Spatial statistics can be a very cumbersome topic, but Mitchell goes through it in a good, linear fashion. I don't need to know the mathematics behind the statistical methods (although he provides them) I instead want to know when and how the tools are applied.Even though this is an ESRI book, several of the topics he discusses are actually not available in ArcGIS. It also falls short of showing how to run any particular software package, but that makes it more universal for study with other software.Now it has the added benefit of having a tutorial book that follows it chapter by chapter ... including the ESRI Guide to GIS Analysis Vol 2. The book is GIS Tutorial II, and you can order it and both Mitchell books bundled into a special price!GIS Tutorial II: Spatial Analysis Workbook for version 9.3 andGIS Tutorial 2: Spatial Analysis Workbook for version 10.

Excellent, simple, reference book for GIS analysis. If you are a beginner with GIS analysis this book is ideal, at the same time, if you use more advanced methods, but are not constantly using the technology you will definitely want this as a reference.
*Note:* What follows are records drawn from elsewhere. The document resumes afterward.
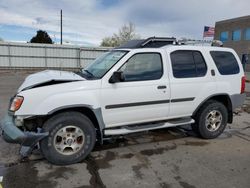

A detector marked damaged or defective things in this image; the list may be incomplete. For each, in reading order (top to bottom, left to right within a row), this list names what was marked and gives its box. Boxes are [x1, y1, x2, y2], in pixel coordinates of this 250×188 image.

damaged front bumper [0, 114, 48, 156]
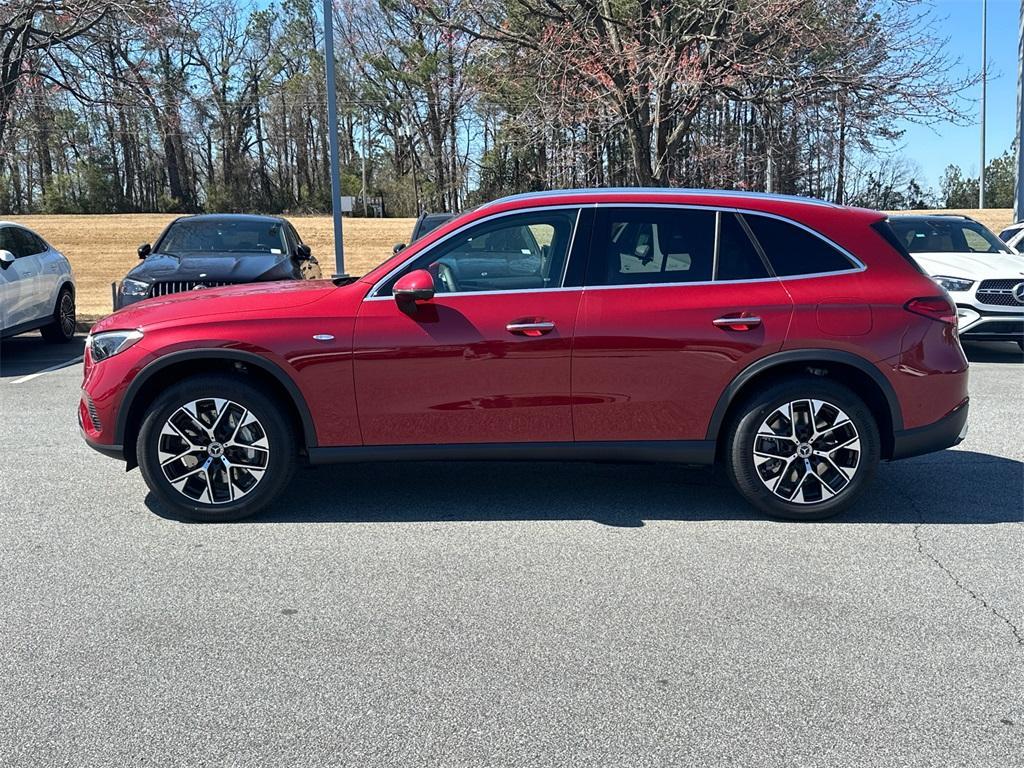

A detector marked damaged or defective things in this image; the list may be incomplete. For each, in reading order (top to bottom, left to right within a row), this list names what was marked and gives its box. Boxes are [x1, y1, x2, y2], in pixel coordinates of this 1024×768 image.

crack in asphalt [892, 483, 1024, 651]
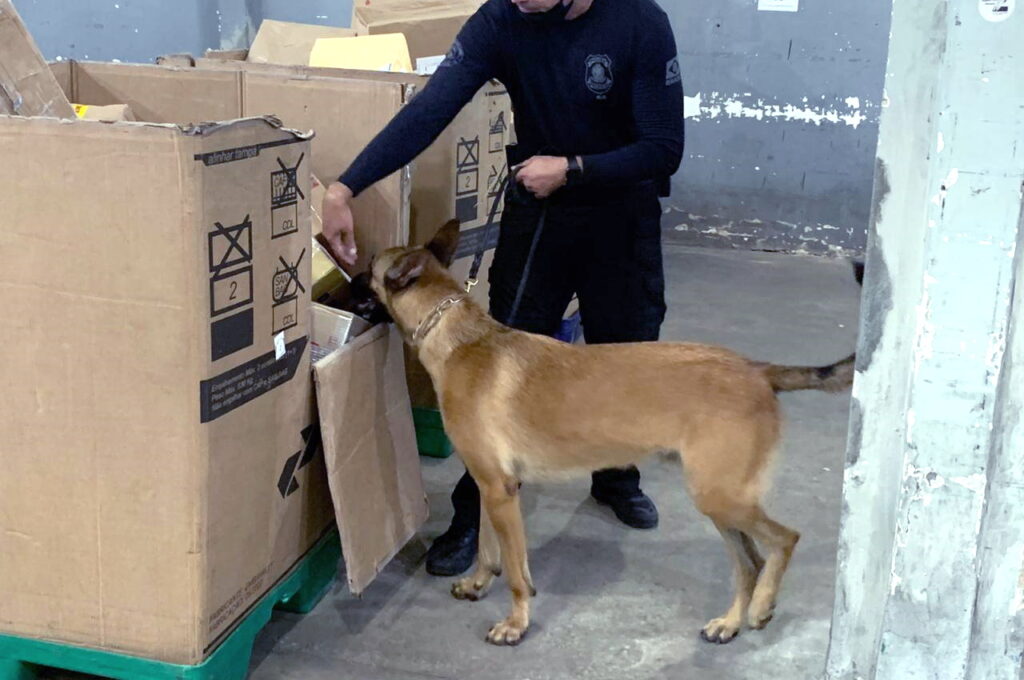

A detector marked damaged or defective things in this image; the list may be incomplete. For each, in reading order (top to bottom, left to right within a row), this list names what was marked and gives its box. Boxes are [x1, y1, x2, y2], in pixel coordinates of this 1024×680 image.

peeling paint [679, 89, 872, 128]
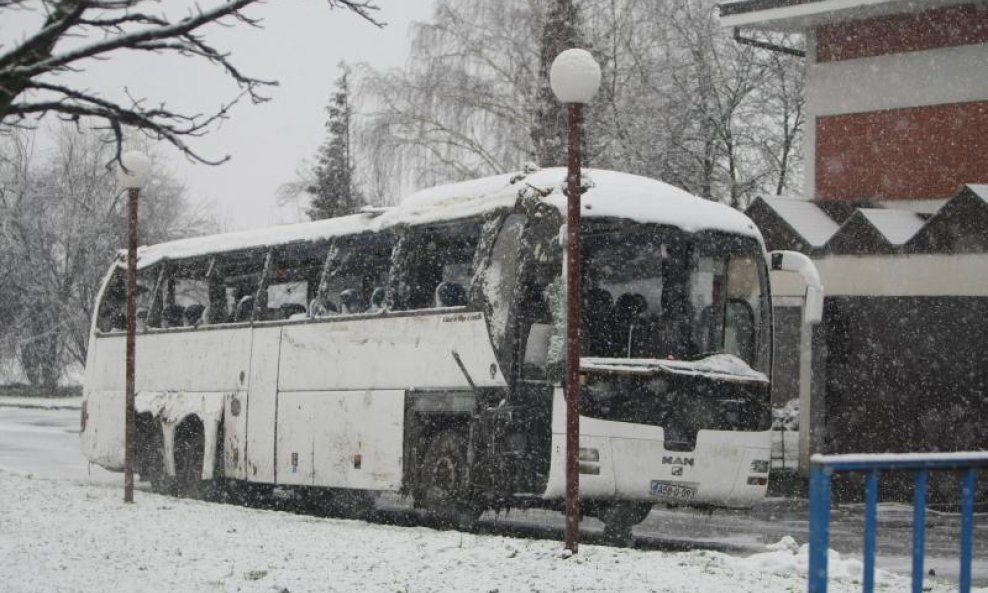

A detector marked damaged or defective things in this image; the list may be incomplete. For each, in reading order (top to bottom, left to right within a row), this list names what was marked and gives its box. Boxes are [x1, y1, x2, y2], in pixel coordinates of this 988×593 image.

overturned white bus [81, 166, 812, 536]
When in doubt with more complicated methodology, go back to the basics with this book. I lost it and got it again, this is how useful I think it is.

Although the book gives nice examples on ways to analyze spatial data, this ESRI book lacks specifics on how to do this in their base software or extensions. Documentation for CrimeStat by Ned Levine and Associates explains spatial analysis better, is free and is cited in this book. The documentation for CrimeStat is also better.

It is an OK reference book, but I often end up google searching stuff that I know I've read because it is hard to find again with the format of the book. Index does an OK job, but not very specific.Professor switched to this book for our class and seems to still reference the other book she's previously used more than she does this one, so perhaps not a complete book of analysis techniques.